-- Requirement --
Please report every line from the material that contains the word "Shave".
┄┄┄┄┄┄
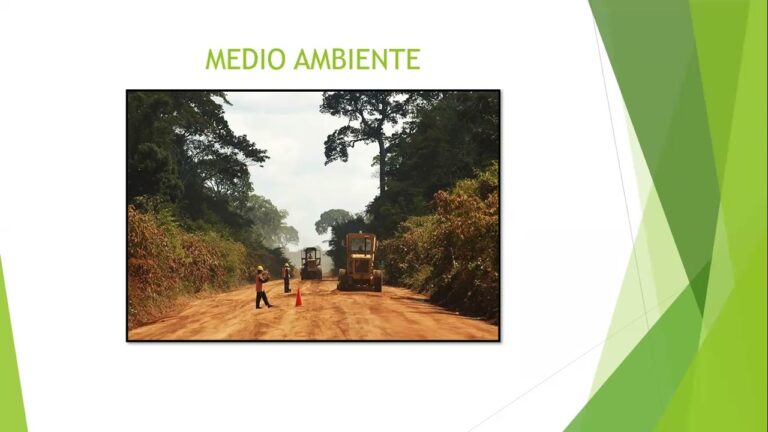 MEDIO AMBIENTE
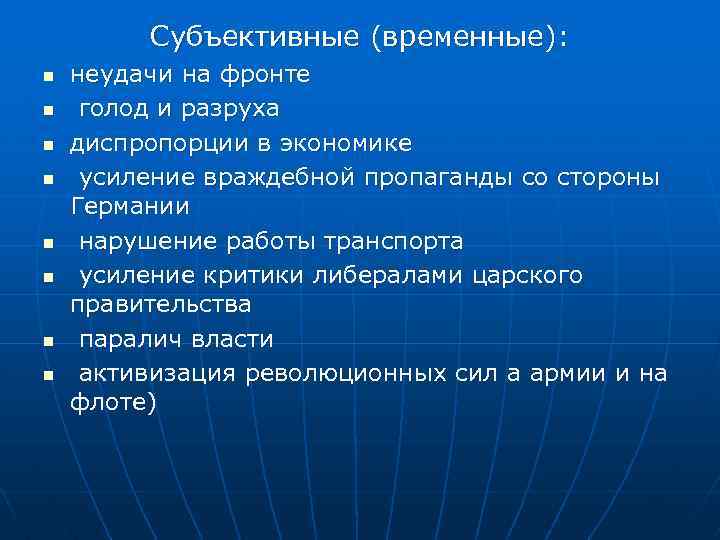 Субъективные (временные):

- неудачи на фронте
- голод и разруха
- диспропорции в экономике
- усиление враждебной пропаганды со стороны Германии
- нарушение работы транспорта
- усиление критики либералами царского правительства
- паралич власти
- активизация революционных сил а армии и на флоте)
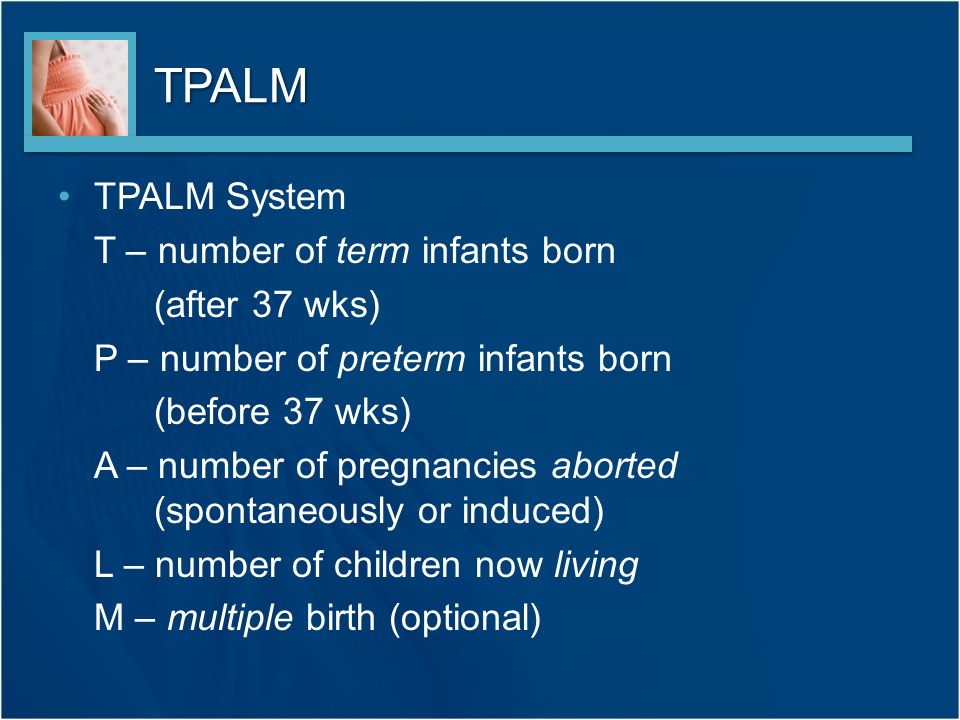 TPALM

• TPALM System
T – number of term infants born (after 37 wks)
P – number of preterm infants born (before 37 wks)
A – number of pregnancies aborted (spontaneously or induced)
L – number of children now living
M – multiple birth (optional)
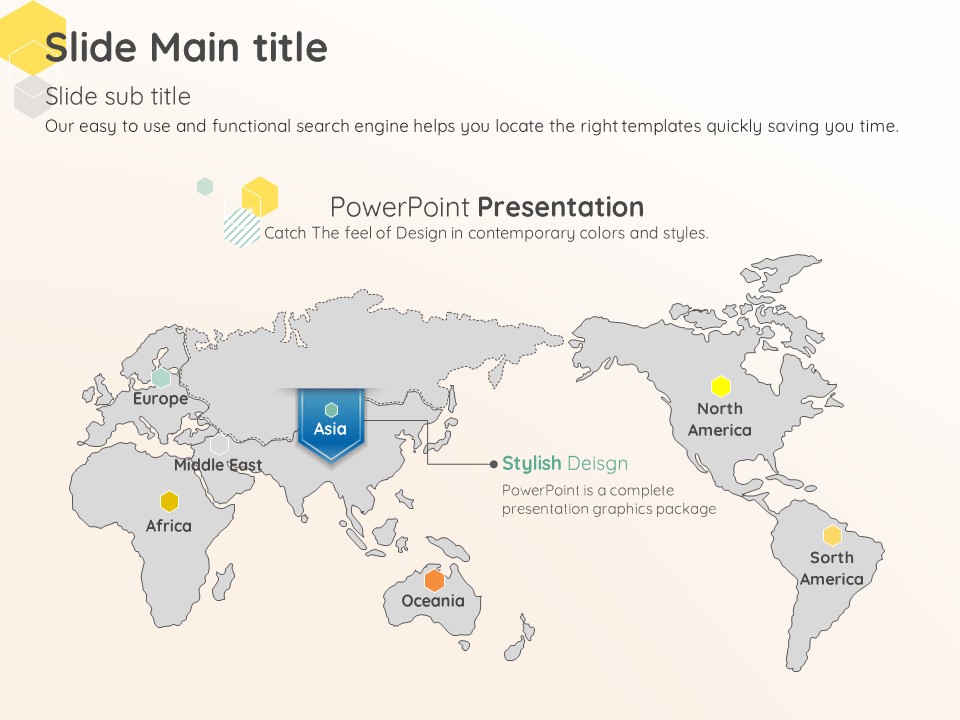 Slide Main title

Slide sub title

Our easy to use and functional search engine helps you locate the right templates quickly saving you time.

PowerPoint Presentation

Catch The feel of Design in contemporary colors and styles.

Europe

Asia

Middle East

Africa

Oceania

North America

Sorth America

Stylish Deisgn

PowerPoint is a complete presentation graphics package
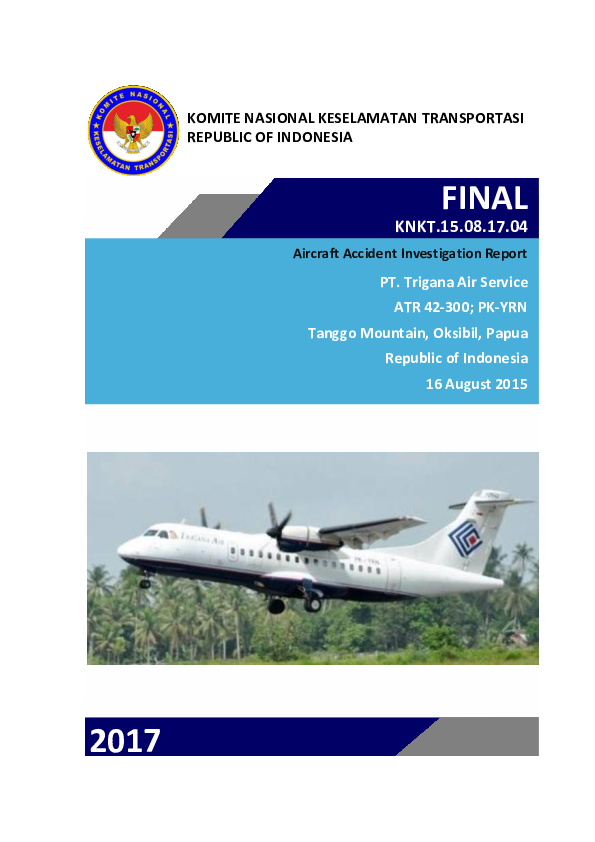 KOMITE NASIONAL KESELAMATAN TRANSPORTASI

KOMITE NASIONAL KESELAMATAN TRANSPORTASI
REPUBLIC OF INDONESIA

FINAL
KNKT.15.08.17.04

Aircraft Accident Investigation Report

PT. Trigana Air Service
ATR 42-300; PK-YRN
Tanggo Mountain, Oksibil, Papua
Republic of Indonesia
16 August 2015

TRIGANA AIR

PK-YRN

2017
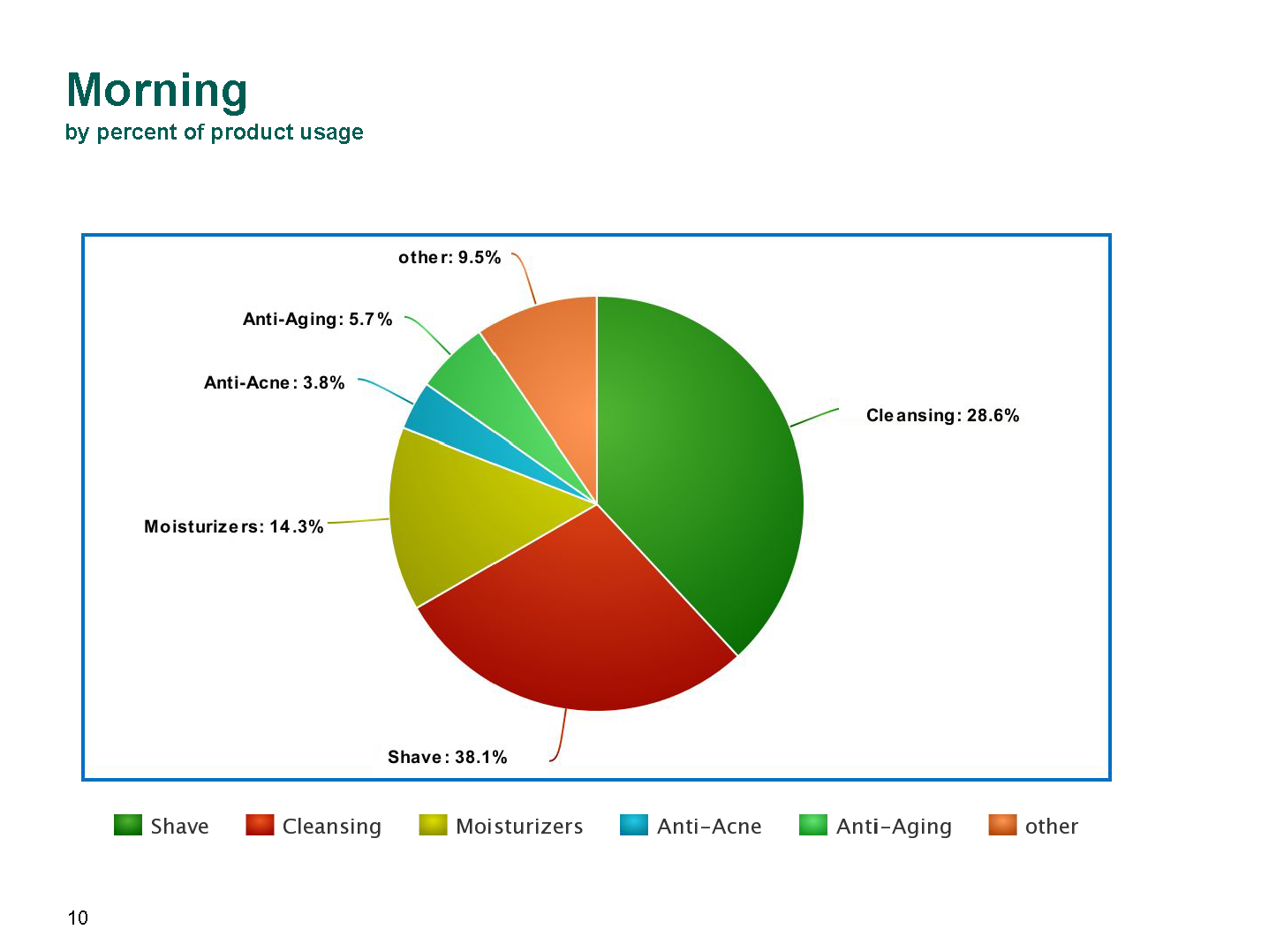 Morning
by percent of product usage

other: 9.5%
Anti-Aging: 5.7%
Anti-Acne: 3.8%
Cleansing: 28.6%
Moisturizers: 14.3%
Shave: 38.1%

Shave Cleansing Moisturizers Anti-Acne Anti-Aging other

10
┄┄┄┄┄┄
-- Output --
Shave: 38.1%
Shave Cleansing Moisturizers Anti-Acne Anti-Aging other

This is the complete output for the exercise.